◆ **What is needed**: Reproduce each of the following items word for word, but leave out the pictures.
━━━━━━━━━━━━━━━━━━━━
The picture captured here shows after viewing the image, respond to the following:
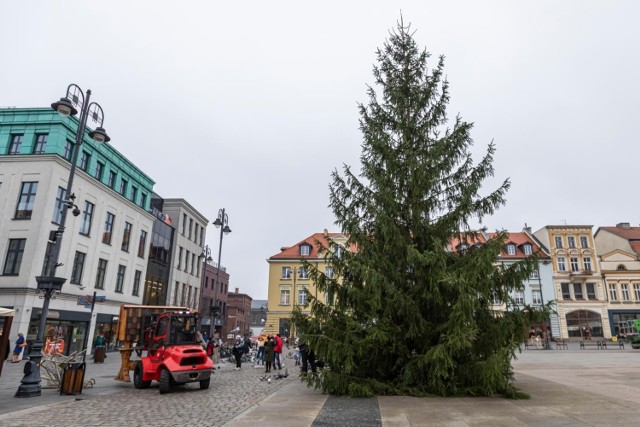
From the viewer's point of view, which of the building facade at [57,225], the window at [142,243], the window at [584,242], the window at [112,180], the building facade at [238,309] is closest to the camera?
the building facade at [57,225]

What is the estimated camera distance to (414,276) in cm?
1197

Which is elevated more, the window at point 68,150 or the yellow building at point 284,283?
the window at point 68,150

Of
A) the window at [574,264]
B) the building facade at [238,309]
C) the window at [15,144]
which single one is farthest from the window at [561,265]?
the window at [15,144]

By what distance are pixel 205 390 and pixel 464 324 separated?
8.81 meters

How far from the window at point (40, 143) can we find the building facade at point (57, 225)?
0.06 metres

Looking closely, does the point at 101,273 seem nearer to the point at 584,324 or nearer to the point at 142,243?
the point at 142,243

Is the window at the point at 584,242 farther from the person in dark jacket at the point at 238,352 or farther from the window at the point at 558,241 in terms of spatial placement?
the person in dark jacket at the point at 238,352

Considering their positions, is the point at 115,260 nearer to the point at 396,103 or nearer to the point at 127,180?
the point at 127,180

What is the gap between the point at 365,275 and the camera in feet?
36.4

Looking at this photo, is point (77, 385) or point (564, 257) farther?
point (564, 257)

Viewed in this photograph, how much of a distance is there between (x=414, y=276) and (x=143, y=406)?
26.9 ft

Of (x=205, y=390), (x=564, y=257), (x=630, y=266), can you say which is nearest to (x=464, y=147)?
(x=205, y=390)

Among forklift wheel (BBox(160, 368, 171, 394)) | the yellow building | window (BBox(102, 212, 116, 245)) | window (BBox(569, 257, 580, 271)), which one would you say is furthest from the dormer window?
forklift wheel (BBox(160, 368, 171, 394))

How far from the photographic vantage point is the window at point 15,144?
2811 centimetres
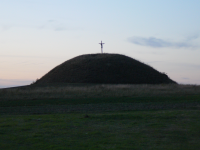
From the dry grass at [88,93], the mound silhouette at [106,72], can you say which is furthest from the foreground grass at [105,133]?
the mound silhouette at [106,72]

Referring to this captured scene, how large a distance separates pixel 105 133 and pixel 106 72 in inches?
1893

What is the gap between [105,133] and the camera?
33.8 feet

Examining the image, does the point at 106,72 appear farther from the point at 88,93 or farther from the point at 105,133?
the point at 105,133

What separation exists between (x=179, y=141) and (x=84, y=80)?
4604cm

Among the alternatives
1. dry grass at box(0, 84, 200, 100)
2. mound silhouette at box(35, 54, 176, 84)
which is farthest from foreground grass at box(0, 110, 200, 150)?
mound silhouette at box(35, 54, 176, 84)

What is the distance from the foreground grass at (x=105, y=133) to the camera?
872 cm

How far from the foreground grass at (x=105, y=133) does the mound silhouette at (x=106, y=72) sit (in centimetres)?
4167

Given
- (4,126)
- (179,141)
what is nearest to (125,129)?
(179,141)

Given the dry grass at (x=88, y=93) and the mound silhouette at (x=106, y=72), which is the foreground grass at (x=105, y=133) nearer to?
the dry grass at (x=88, y=93)

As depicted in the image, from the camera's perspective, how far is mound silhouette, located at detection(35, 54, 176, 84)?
55906 mm

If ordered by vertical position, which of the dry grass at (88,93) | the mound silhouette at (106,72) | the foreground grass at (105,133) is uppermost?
the mound silhouette at (106,72)

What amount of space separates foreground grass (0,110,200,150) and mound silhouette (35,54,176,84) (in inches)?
→ 1641

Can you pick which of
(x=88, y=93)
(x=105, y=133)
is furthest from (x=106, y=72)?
(x=105, y=133)

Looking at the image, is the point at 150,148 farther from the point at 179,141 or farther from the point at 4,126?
the point at 4,126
━━━━━━━━━━━━━━━━━━━━
◆ **Task response**:
The picture captured here shows after viewing the image, respond to the following:
From the viewer's point of view, which of the building facade at [57,225], the window at [142,243], the window at [584,242], the window at [112,180], the building facade at [238,309] is closest to the camera?
the building facade at [57,225]

What is the estimated camera distance to (414,276) in cm?
1197

Which is elevated more, the window at point 68,150 or the yellow building at point 284,283?
the window at point 68,150

Of
A) the window at [574,264]
B) the building facade at [238,309]
C) the window at [15,144]
which single one is farthest from the window at [561,265]?
the window at [15,144]

By what distance are pixel 205 390 and pixel 464 324 separated?
8.81 meters

How far from the window at point (40, 143) can we find the building facade at point (57, 225)?
0.06 metres

Looking closely, does the point at 101,273 seem nearer to the point at 584,324 or nearer to the point at 142,243?
the point at 142,243

Is the window at the point at 584,242 farther from the person in dark jacket at the point at 238,352 or farther from the window at the point at 558,241 in terms of spatial placement?
the person in dark jacket at the point at 238,352

Considering their positions, is the point at 115,260 nearer to the point at 396,103 or nearer to the point at 127,180?
the point at 127,180

What is the gap between the point at 365,275 and the camera in feet?
36.4

Looking at this photo, is point (77, 385) or point (564, 257) farther?
point (564, 257)

Viewed in this photograph, how much of a distance is there between (x=414, y=276) and (x=143, y=406)?
26.9 ft

Of (x=205, y=390), (x=564, y=257), (x=630, y=266), can you say which is nearest to (x=464, y=147)?
(x=205, y=390)

Among forklift wheel (BBox(160, 368, 171, 394)) | the yellow building | window (BBox(102, 212, 116, 245)) | window (BBox(569, 257, 580, 271)), which one would you say is furthest from the dormer window?
forklift wheel (BBox(160, 368, 171, 394))

How far from the photographic vantage point is the window at point 15,144?
2811 centimetres
From the dry grass at [88,93], the mound silhouette at [106,72], can you say which is furthest from the foreground grass at [105,133]?
the mound silhouette at [106,72]

Referring to this captured scene, how large a distance separates pixel 105 133 and pixel 106 72 in inches?
1893

What is the gap between [105,133] and the camera?
33.8 feet

Examining the image, does the point at 106,72 appear farther from the point at 88,93 or farther from the point at 105,133?
the point at 105,133

What separation exists between (x=179, y=141) and (x=84, y=80)?
4604cm

Among the alternatives
1. dry grass at box(0, 84, 200, 100)
2. mound silhouette at box(35, 54, 176, 84)
which is farthest from foreground grass at box(0, 110, 200, 150)?
mound silhouette at box(35, 54, 176, 84)

What is the distance from the foreground grass at (x=105, y=133) to the camera?
872 cm

How far from the foreground grass at (x=105, y=133) does the mound silhouette at (x=106, y=72) sit (in centimetres)?
4167

Given
- (4,126)
- (179,141)
what is nearest to (125,129)?
(179,141)

Given the dry grass at (x=88, y=93) and the mound silhouette at (x=106, y=72), which is the foreground grass at (x=105, y=133) nearer to?
the dry grass at (x=88, y=93)

As depicted in the image, from the camera's perspective, how far is mound silhouette, located at detection(35, 54, 176, 84)?
55906 mm

If ordered by vertical position, which of the dry grass at (88,93) | the mound silhouette at (106,72) | the foreground grass at (105,133) is uppermost?
the mound silhouette at (106,72)

What amount of space separates foreground grass (0,110,200,150) and mound silhouette (35,54,176,84) (in inches)?
→ 1641

Can you pick which of
(x=88, y=93)
(x=105, y=133)
is furthest from (x=106, y=72)?
(x=105, y=133)

Looking at the image, is the point at 150,148 farther from the point at 179,141 or farther from the point at 4,126?
the point at 4,126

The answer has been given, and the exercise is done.